## Stated exercise A
Copy everything in the listing from the line containing "Is the stone wall" down to the end of the listing, repeating each line as it appears.

## Excerpted text
** BEGIN **
- Born: September 18, 1950 (age 75) Davenport, Iowa
- Education: Cornell College Columbia University

= Marcus Pohlmann =

Marcus Dale Pohlmann (born 1950) is an American political scientist, author, and professor. His research focuses primarily on American government and politics, specifically, African-American politics, urban politics, and political economy. He is an emeritus professor of political science at Rhodes College in Memphis, Tennessee.

==Career==

Pohlmann has taught at Bates College, Yerevan State University (as a Fulbright Senior Lecturer), The College of Wooster, Arkansas State University, and Rhodes College. He began his tenure at Rhodes in 1986 and served as chair of the school's Department of Political Science for 16 years. Pohlmann was awarded the Rhodes College Clarence Day Award for Research, the Clarence Day Award for Teaching, and the Jameson Jones Award for Service. He has been published in Political Science Quarterly, The Journal of Politics, New Political Science, Journal of Urban Affairs, Urban Affairs Review, The Journal of Sociology and Social Welfare, Presidential Studies Quarterly, and National Forum.
** END **
## Dataset entries
** BEGIN **
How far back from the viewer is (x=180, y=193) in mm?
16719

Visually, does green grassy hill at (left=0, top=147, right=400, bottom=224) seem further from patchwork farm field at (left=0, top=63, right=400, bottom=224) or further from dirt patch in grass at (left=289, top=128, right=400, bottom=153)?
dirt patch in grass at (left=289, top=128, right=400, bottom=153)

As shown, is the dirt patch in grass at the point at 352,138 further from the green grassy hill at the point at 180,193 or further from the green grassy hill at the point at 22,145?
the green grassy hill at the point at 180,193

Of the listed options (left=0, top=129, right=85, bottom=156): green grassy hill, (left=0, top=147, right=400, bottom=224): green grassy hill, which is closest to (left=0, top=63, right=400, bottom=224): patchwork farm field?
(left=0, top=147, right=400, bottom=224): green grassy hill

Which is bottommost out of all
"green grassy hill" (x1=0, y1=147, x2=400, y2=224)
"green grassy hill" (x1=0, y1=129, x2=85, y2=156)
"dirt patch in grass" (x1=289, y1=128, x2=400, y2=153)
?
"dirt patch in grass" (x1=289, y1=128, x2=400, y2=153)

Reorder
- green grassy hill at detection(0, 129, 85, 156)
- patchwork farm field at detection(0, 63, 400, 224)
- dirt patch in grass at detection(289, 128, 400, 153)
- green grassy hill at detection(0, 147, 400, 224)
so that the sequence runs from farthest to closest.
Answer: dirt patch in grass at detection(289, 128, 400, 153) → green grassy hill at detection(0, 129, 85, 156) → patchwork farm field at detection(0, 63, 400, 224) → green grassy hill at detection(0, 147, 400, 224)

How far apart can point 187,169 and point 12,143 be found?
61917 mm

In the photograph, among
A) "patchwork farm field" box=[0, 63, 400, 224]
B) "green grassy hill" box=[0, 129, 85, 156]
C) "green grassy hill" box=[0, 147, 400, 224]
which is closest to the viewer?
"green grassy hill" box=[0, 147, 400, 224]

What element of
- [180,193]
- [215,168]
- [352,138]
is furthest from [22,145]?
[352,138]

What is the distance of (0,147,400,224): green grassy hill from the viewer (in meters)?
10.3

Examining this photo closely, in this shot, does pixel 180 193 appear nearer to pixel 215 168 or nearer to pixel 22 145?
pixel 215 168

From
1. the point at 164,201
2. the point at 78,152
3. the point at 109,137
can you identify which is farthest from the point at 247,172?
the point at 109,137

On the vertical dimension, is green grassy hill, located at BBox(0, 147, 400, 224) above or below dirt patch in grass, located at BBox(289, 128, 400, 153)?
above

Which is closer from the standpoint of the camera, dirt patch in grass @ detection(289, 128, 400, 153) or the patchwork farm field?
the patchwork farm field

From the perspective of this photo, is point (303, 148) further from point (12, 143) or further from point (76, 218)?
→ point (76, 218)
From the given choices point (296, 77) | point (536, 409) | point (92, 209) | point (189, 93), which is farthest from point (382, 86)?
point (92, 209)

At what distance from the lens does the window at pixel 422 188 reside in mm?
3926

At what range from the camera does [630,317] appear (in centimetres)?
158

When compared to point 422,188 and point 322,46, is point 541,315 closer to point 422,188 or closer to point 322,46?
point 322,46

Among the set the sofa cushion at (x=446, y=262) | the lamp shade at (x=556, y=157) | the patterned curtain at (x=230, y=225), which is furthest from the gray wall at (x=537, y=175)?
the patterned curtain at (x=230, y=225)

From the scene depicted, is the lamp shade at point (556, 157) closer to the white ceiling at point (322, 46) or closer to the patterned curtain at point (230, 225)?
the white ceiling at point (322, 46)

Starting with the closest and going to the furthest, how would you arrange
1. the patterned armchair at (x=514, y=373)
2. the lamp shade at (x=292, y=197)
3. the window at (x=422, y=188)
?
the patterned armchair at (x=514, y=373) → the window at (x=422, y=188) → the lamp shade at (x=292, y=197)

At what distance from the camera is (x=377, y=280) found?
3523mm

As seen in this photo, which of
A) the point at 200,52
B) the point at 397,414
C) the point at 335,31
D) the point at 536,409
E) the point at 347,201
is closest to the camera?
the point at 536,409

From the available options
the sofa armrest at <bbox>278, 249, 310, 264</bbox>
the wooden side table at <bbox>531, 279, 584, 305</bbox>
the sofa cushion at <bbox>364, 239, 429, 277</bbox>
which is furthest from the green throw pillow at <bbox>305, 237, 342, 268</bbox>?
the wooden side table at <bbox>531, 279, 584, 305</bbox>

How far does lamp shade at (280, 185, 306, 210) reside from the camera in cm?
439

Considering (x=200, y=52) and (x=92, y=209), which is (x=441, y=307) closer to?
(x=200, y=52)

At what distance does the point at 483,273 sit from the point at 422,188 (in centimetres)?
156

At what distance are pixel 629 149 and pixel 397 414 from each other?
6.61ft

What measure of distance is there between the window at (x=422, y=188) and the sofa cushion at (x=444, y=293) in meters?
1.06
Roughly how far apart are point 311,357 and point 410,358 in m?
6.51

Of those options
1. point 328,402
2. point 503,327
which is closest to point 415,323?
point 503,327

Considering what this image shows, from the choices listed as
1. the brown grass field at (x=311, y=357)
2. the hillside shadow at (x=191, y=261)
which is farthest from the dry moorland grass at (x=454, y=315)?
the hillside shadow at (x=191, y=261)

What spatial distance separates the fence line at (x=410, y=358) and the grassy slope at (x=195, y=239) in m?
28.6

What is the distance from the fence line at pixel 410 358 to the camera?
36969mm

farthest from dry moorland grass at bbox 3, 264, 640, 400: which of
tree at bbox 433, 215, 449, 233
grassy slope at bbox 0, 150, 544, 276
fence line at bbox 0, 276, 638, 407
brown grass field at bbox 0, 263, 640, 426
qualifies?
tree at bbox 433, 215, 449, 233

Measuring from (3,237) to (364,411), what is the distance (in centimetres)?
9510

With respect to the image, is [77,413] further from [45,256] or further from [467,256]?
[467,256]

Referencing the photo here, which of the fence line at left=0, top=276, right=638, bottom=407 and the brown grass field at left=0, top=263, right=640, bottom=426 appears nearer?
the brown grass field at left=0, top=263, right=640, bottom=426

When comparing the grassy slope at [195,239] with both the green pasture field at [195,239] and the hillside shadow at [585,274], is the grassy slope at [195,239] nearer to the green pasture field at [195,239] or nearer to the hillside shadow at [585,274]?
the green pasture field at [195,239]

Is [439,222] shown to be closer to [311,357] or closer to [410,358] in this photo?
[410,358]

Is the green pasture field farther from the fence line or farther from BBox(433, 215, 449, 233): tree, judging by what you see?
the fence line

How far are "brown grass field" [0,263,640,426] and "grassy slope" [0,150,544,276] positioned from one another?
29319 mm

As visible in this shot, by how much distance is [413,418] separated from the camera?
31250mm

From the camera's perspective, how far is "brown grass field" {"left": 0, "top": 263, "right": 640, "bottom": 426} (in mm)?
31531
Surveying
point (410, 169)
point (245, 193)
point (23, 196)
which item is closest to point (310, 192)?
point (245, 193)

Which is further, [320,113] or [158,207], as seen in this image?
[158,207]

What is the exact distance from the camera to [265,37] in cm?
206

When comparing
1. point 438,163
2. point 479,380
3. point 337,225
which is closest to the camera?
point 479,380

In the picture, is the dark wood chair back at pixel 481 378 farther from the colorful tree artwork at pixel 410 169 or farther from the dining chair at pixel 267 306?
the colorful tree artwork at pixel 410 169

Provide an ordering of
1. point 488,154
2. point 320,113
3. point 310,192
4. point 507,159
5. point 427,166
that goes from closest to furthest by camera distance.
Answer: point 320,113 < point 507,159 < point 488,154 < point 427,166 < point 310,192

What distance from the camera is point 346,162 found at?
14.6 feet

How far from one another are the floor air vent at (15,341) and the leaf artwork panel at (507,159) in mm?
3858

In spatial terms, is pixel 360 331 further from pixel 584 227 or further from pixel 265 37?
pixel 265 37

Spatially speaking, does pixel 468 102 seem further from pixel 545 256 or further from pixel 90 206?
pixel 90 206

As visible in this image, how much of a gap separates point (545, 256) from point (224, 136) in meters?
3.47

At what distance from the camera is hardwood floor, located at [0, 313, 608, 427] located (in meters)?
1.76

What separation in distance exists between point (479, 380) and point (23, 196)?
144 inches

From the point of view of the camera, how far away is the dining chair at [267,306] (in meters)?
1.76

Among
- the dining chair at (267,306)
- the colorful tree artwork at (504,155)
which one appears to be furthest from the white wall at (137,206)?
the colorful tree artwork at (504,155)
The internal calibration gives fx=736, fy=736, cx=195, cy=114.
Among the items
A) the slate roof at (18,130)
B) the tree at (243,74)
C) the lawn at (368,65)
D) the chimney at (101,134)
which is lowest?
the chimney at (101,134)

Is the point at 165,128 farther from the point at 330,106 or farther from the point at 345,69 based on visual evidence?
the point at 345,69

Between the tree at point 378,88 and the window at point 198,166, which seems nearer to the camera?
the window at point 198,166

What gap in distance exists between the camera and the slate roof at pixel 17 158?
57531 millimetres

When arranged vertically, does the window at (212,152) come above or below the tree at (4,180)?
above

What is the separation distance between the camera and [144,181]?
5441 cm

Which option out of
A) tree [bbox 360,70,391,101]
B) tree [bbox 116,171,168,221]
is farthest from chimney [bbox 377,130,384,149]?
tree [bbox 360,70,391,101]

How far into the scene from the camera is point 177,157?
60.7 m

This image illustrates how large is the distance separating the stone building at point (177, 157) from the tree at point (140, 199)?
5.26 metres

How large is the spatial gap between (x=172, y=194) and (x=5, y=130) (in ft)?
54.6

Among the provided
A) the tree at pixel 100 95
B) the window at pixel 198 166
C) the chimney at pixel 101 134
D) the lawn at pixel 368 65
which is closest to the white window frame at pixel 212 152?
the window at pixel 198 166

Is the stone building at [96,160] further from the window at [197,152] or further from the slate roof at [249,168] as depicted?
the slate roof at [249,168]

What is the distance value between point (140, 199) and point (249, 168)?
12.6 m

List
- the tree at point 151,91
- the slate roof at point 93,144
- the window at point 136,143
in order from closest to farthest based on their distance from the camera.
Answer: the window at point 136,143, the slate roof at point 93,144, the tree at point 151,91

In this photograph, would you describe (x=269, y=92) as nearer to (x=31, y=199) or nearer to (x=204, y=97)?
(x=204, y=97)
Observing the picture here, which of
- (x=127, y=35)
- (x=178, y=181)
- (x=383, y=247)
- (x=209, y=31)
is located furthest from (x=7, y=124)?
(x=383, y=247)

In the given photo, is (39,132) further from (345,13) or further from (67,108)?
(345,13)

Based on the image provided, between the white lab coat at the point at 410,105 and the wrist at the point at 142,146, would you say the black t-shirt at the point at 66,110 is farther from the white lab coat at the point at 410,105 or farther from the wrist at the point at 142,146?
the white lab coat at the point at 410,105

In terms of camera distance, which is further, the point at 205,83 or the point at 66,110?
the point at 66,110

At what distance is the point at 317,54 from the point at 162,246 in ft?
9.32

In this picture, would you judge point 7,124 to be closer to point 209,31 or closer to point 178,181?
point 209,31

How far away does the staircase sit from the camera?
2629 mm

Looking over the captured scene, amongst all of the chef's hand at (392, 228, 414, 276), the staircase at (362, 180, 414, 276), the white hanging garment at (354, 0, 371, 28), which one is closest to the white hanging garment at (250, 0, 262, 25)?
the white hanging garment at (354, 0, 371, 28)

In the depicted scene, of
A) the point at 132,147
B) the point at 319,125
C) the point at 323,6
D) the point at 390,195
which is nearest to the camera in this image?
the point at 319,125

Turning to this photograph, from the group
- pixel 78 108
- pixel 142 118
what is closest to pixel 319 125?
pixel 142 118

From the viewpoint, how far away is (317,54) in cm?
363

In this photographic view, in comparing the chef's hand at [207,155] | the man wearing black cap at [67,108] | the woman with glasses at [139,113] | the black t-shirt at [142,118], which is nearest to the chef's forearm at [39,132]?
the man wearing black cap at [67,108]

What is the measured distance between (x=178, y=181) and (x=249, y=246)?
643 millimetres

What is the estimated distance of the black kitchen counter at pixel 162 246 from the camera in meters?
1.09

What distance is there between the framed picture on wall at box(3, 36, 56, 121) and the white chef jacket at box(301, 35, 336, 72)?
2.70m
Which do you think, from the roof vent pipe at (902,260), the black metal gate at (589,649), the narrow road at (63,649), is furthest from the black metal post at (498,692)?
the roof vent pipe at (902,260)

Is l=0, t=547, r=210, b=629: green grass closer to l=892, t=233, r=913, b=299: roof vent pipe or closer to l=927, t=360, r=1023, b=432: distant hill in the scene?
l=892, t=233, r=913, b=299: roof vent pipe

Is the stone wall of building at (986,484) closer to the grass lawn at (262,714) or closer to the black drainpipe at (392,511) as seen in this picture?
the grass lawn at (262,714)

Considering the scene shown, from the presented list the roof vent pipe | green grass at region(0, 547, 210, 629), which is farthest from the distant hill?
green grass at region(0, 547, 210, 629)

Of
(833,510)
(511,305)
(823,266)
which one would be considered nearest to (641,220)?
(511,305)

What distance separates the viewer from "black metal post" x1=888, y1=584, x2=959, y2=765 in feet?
** END **
## Stated exercise B
Name every institution where the profile of Marcus Pohlmann says he has taught.

## Solution A
Is the stone wall of building at (986,484) closer to the grass lawn at (262,714) or closer to the black drainpipe at (392,511) as seen in this picture?
the grass lawn at (262,714)

Considering the scene shown, from the presented list the roof vent pipe | green grass at region(0, 547, 210, 629), which is farthest from the distant hill?
green grass at region(0, 547, 210, 629)

Of
(833,510)
(511,305)
(823,266)
which one would be considered nearest to (641,220)?
(511,305)

What distance separates the viewer from "black metal post" x1=888, y1=584, x2=959, y2=765 in feet?

## Solution B
Bates College, Yerevan State University, The College of Wooster, Arkansas State University, Rhodes College